- [ABOUT THIS EXERCISE]: In the records below, copy the line that contains "kingdom: Animalia" and each line after it, word for word, through the last.
Start of Block
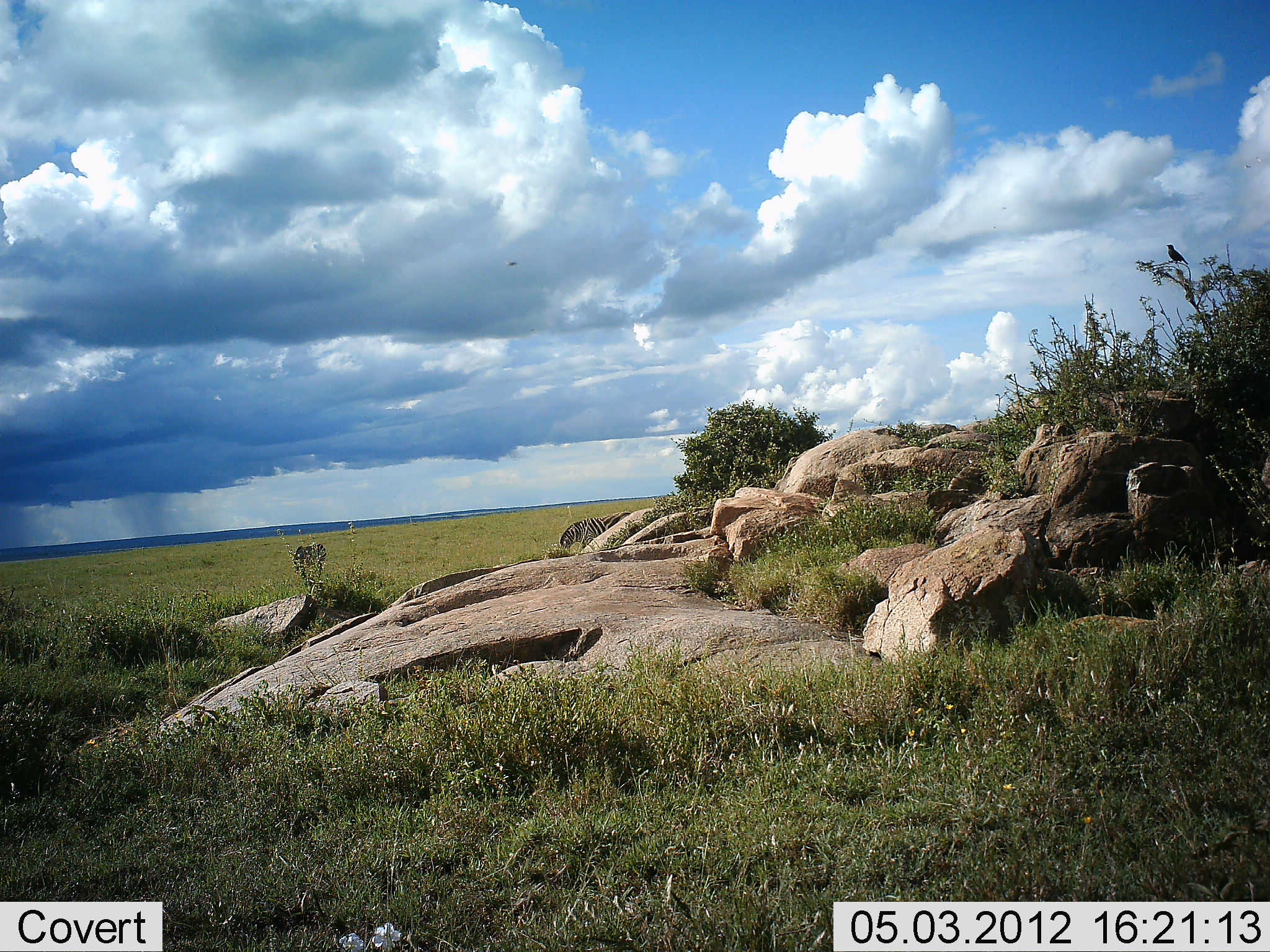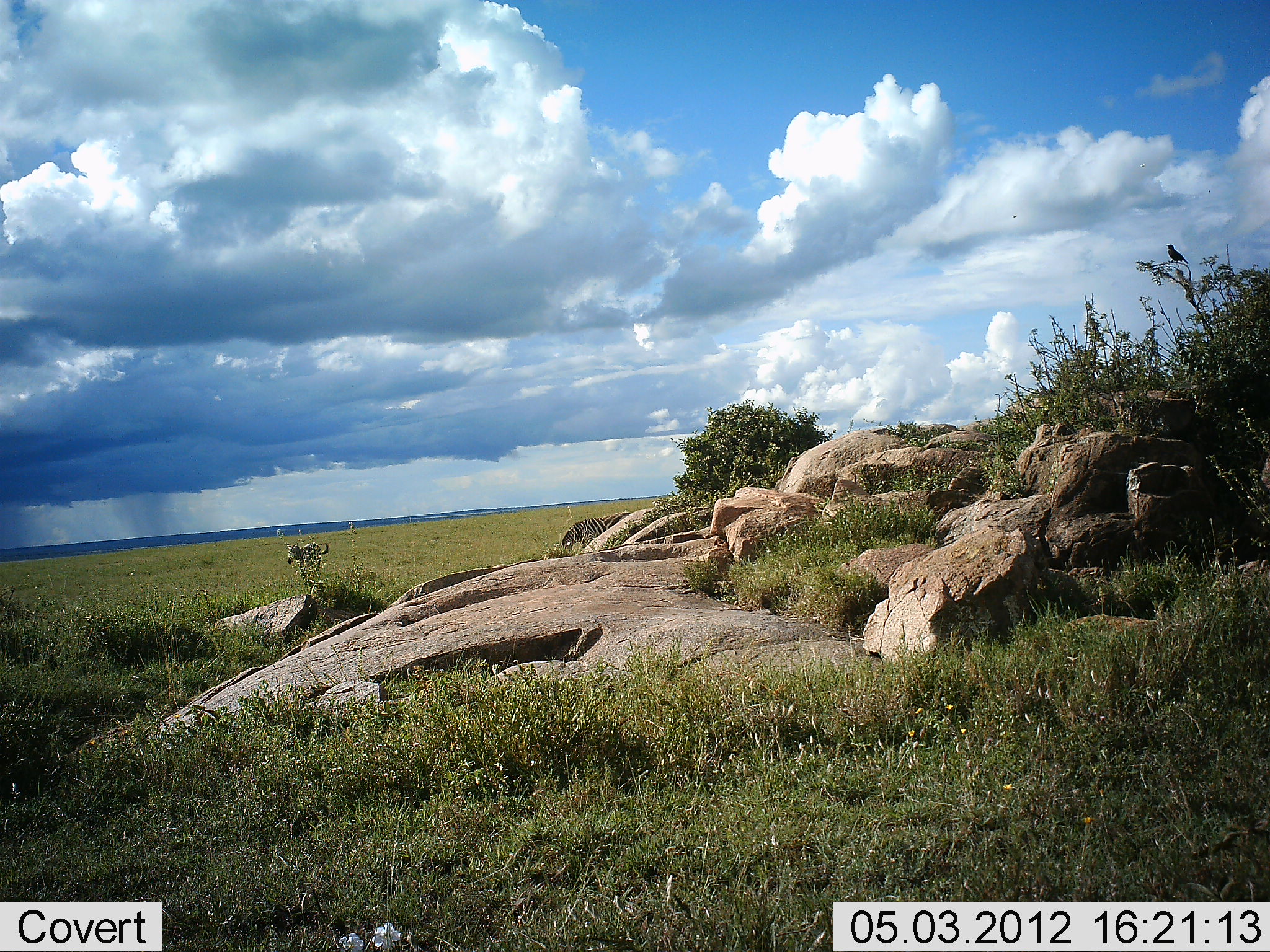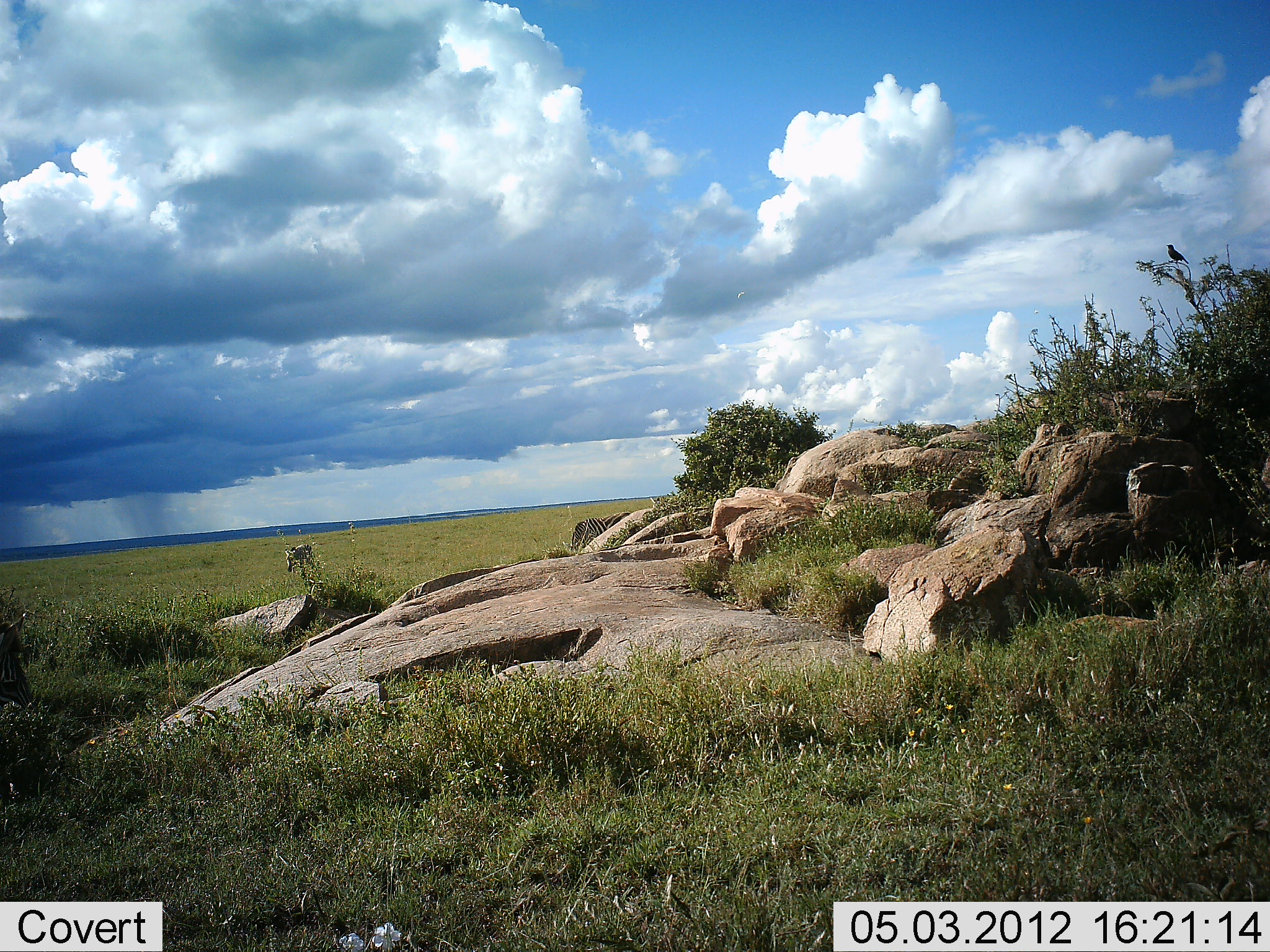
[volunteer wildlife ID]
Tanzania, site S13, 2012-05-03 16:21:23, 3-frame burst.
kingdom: Animalia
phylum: Chordata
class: Mammalia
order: Perissodactyla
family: Equidae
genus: Equus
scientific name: Equus quagga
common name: plains zebra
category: zebra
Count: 3.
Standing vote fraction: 41%.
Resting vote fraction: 0%.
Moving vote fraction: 29%.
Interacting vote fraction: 0%.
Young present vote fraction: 6%.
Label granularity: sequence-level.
End of Block
- [ANSWER TO THIS PROBLEM]:
kingdom: Animalia
phylum: Chordata
class: Mammalia
order: Perissodactyla
family: Equidae
genus: Equus
scientific name: Equus quagga
common name: plains zebra
category: zebra
Count: 3.
Standing vote fraction: 41%.
Resting vote fraction: 0%.
Moving vote fraction: 29%.
Interacting vote fraction: 0%.
Young present vote fraction: 6%.
Label granularity: sequence-level.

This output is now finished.